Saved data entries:
......

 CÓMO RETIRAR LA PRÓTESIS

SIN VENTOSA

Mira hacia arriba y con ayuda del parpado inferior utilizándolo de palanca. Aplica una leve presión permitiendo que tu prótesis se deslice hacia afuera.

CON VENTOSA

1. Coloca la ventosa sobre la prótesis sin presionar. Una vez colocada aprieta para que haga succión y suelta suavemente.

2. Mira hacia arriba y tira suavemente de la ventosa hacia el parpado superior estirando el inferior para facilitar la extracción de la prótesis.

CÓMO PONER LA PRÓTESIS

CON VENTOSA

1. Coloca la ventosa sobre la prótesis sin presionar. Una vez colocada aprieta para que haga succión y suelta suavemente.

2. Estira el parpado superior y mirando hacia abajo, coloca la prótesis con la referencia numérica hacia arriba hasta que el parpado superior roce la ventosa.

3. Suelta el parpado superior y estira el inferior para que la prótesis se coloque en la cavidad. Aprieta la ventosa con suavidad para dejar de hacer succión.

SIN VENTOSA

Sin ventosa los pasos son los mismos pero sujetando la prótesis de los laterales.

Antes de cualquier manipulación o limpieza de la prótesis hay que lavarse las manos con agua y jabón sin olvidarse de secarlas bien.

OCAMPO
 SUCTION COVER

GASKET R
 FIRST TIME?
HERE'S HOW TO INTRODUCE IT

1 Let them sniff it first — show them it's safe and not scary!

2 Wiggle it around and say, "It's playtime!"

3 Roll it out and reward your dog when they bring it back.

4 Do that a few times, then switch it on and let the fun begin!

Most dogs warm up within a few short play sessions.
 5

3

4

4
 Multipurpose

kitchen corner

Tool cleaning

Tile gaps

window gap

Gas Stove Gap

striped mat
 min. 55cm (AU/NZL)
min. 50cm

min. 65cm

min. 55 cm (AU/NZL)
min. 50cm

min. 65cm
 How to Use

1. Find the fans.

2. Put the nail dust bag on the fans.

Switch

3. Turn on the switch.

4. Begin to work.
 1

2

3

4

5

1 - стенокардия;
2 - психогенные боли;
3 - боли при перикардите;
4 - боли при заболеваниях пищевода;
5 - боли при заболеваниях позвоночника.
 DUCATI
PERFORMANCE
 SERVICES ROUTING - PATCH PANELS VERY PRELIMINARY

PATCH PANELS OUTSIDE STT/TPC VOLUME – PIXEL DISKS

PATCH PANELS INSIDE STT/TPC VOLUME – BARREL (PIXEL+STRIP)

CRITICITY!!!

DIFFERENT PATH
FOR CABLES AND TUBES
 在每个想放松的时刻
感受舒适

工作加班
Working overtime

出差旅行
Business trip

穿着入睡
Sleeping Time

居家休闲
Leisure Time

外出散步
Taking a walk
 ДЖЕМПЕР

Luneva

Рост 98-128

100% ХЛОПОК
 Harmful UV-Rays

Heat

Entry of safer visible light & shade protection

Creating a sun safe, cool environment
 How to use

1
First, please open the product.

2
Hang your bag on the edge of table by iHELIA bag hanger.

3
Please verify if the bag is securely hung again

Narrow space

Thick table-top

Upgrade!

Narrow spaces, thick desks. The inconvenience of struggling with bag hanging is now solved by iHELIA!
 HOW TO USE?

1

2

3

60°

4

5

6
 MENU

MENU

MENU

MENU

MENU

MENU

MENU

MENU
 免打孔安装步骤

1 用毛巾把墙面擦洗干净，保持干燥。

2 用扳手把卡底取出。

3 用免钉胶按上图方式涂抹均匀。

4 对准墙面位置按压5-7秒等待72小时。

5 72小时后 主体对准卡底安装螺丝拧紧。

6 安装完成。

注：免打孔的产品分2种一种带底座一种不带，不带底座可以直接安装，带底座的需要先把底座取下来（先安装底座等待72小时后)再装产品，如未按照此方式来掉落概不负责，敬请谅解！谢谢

......

[Work task]: Extract each entry in full and write it down exactly.

[Answer to this exercise]:
 CÓMO RETIRAR LA PRÓTESIS

SIN VENTOSA

Mira hacia arriba y con ayuda del parpado inferior utilizándolo de palanca. Aplica una leve presión permitiendo que tu prótesis se deslice hacia afuera.

CON VENTOSA

1. Coloca la ventosa sobre la prótesis sin presionar. Una vez colocada aprieta para que haga succión y suelta suavemente.

2. Mira hacia arriba y tira suavemente de la ventosa hacia el parpado superior estirando el inferior para facilitar la extracción de la prótesis.

CÓMO PONER LA PRÓTESIS

CON VENTOSA

1. Coloca la ventosa sobre la prótesis sin presionar. Una vez colocada aprieta para que haga succión y suelta suavemente.

2. Estira el parpado superior y mirando hacia abajo, coloca la prótesis con la referencia numérica hacia arriba hasta que el parpado superior roce la ventosa.

3. Suelta el parpado superior y estira el inferior para que la prótesis se coloque en la cavidad. Aprieta la ventosa con suavidad para dejar de hacer succión.

SIN VENTOSA

Sin ventosa los pasos son los mismos pero sujetando la prótesis de los laterales.

Antes de cualquier manipulación o limpieza de la prótesis hay que lavarse las manos con agua y jabón sin olvidarse de secarlas bien.

OCAMPO
 SUCTION COVER

GASKET R
 FIRST TIME?
HERE'S HOW TO INTRODUCE IT

1 Let them sniff it first — show them it's safe and not scary!

2 Wiggle it around and say, "It's playtime!"

3 Roll it out and reward your dog when they bring it back.

4 Do that a few times, then switch it on and let the fun begin!

Most dogs warm up within a few short play sessions.
 5

3

4

4
 Multipurpose

kitchen corner

Tool cleaning

Tile gaps

window gap

Gas Stove Gap

striped mat
 min. 55cm (AU/NZL)
min. 50cm

min. 65cm

min. 55 cm (AU/NZL)
min. 50cm

min. 65cm
 How to Use

1. Find the fans.

2. Put the nail dust bag on the fans.

Switch

3. Turn on the switch.

4. Begin to work.
 1

2

3

4

5

1 - стенокардия;
2 - психогенные боли;
3 - боли при перикардите;
4 - боли при заболеваниях пищевода;
5 - боли при заболеваниях позвоночника.
 DUCATI
PERFORMANCE
 SERVICES ROUTING - PATCH PANELS VERY PRELIMINARY

PATCH PANELS OUTSIDE STT/TPC VOLUME – PIXEL DISKS

PATCH PANELS INSIDE STT/TPC VOLUME – BARREL (PIXEL+STRIP)

CRITICITY!!!

DIFFERENT PATH
FOR CABLES AND TUBES
 在每个想放松的时刻
感受舒适

工作加班
Working overtime

出差旅行
Business trip

穿着入睡
Sleeping Time

居家休闲
Leisure Time

外出散步
Taking a walk
 ДЖЕМПЕР

Luneva

Рост 98-128

100% ХЛОПОК
 Harmful UV-Rays

Heat

Entry of safer visible light & shade protection

Creating a sun safe, cool environment
 How to use

1
First, please open the product.

2
Hang your bag on the edge of table by iHELIA bag hanger.

3
Please verify if the bag is securely hung again

Narrow space

Thick table-top

Upgrade!

Narrow spaces, thick desks. The inconvenience of struggling with bag hanging is now solved by iHELIA!
 HOW TO USE?

1

2

3

60°

4

5

6
 MENU

MENU

MENU

MENU

MENU

MENU

MENU

MENU
 免打孔安装步骤

1 用毛巾把墙面擦洗干净，保持干燥。

2 用扳手把卡底取出。

3 用免钉胶按上图方式涂抹均匀。

4 对准墙面位置按压5-7秒等待72小时。

5 72小时后 主体对准卡底安装螺丝拧紧。

6 安装完成。

注：免打孔的产品分2种一种带底座一种不带，不带底座可以直接安装，带底座的需要先把底座取下来（先安装底座等待72小时后)再装产品，如未按照此方式来掉落概不负责，敬请谅解！谢谢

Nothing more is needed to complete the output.